━━ SELECTION ━━

1953 saw the publication of An Irish sanctuary: birds of the North Bull, a book intended to make his radio talks available to young birdwatchers “in a compact and accessible form.” Clive Hutchinson confirmed that his intention was realised, judging the book “unlike most modern books and papers about birds, it is a readable and highly personalised account not just of the birds but of the experiences of the author and his friends watching them on the Bull.”5 The book retains significance in helping us to recognise the visitors and resident birds . His List of Birds - Month by Month shows how the intervening decades have seen change; Bewick’s swans are not now familiar and little egrets are no longer unusual here (unlike a 1957 sighting which drew Fr Kennedy’s attention).

Publication costs of the book were borne by Colm Ó Lochlainn, the progressive proprietor of The Sign of the Three Candles. Fr Kennedy’s 1961 A List of the Birds of Ireland was issued by the Stationery Office in Dublin, indicating how well he was regarded in his area of expertise.

━━━
━━ DATASET RECORDS ━━

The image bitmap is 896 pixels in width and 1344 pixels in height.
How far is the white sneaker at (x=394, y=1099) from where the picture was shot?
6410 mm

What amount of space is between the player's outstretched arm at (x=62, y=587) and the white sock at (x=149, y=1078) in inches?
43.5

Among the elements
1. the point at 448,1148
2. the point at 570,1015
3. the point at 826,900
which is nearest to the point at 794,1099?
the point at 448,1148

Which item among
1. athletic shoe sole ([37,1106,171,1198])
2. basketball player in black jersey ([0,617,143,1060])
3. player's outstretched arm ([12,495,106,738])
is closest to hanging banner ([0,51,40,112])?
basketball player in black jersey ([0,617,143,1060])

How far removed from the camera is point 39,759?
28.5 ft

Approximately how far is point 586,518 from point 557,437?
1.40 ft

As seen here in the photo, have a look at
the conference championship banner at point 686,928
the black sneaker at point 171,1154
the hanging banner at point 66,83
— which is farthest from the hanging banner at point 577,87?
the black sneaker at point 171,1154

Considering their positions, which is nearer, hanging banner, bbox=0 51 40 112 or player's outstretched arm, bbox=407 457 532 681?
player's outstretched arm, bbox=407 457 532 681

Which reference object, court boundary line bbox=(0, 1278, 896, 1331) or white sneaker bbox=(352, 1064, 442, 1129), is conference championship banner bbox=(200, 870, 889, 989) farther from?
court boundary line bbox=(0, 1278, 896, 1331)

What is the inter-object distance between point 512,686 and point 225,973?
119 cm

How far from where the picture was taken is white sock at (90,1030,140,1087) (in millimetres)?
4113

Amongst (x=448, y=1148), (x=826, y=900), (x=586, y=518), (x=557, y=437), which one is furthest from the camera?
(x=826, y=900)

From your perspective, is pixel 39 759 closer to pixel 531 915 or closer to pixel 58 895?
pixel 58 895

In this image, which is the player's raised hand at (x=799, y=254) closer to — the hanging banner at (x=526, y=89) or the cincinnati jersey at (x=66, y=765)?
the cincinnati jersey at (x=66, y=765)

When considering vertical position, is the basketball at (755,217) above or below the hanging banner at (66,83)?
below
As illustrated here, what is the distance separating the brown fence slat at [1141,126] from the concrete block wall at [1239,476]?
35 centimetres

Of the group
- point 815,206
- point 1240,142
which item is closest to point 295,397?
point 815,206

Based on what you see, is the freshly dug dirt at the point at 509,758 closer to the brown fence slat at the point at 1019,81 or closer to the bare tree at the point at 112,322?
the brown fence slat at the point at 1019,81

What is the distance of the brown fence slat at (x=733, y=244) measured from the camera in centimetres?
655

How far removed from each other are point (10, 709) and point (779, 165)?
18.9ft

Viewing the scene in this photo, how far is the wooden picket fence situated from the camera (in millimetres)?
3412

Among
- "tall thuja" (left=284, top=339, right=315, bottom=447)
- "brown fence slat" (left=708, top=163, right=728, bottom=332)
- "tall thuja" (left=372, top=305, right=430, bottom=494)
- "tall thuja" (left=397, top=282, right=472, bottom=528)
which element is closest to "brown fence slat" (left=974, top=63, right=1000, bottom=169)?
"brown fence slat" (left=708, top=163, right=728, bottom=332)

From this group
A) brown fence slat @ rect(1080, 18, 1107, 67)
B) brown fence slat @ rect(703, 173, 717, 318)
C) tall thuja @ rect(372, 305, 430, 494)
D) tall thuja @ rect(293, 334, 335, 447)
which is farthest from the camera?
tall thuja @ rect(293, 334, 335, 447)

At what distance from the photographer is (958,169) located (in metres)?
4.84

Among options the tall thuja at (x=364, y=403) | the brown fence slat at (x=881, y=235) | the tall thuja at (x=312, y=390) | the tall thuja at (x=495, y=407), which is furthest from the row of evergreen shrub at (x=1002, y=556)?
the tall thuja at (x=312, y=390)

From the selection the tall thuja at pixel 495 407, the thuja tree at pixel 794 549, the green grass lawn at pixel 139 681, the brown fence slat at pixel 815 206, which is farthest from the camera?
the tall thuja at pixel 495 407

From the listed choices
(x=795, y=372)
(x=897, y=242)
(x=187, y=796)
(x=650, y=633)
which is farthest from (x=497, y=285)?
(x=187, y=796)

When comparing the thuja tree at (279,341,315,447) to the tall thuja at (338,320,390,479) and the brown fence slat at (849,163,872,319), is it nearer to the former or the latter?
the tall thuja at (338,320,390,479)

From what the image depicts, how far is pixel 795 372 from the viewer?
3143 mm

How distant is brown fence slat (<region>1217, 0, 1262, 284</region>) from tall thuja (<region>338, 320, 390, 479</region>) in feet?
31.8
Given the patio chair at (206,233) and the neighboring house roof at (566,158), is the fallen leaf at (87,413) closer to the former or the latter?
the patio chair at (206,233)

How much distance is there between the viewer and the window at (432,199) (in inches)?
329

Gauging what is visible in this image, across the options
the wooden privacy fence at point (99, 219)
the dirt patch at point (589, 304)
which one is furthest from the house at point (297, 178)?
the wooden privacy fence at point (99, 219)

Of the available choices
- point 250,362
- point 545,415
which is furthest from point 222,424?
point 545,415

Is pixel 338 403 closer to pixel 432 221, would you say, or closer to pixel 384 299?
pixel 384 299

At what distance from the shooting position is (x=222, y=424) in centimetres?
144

━━━

▸ **REQUIRED TASKS**:
a – Answer these questions from the North Bull passage:
(i) In what year was An Irish sanctuary: birds of the North Bull published?
(ii) Who bore the publication costs of the book?
(iii) Which body issued Fr Kennedy's 1961 A List of the Birds of Ireland?
b – Reproduce, word for word, the part of the North Bull passage that opens with the words containing "1953 saw the" and closes with "Fr Kennedy’s attention).".
These rows have no connection to the North Bull passage.

▸ **COMPLETED EXERCISE**:
a –
(i) 1953
(ii) Colm Ó Lochlainn
(iii) The Stationery Office in Dublin

b –
1953 saw the publication of An Irish sanctuary: birds of the North Bull, a book intended to make his radio talks available to young birdwatchers “in a compact and accessible form.” Clive Hutchinson confirmed that his intention was realised, judging the book “unlike most modern books and papers about birds, it is a readable and highly personalised account not just of the birds but of the experiences of the author and his friends watching them on the Bull.”5 The book retains significance in helping us to recognise the visitors and resident birds . His List of Birds - Month by Month shows how the intervening decades have seen change; Bewick’s swans are not now familiar and little egrets are no longer unusual here (unlike a 1957 sighting which drew Fr Kennedy’s attention).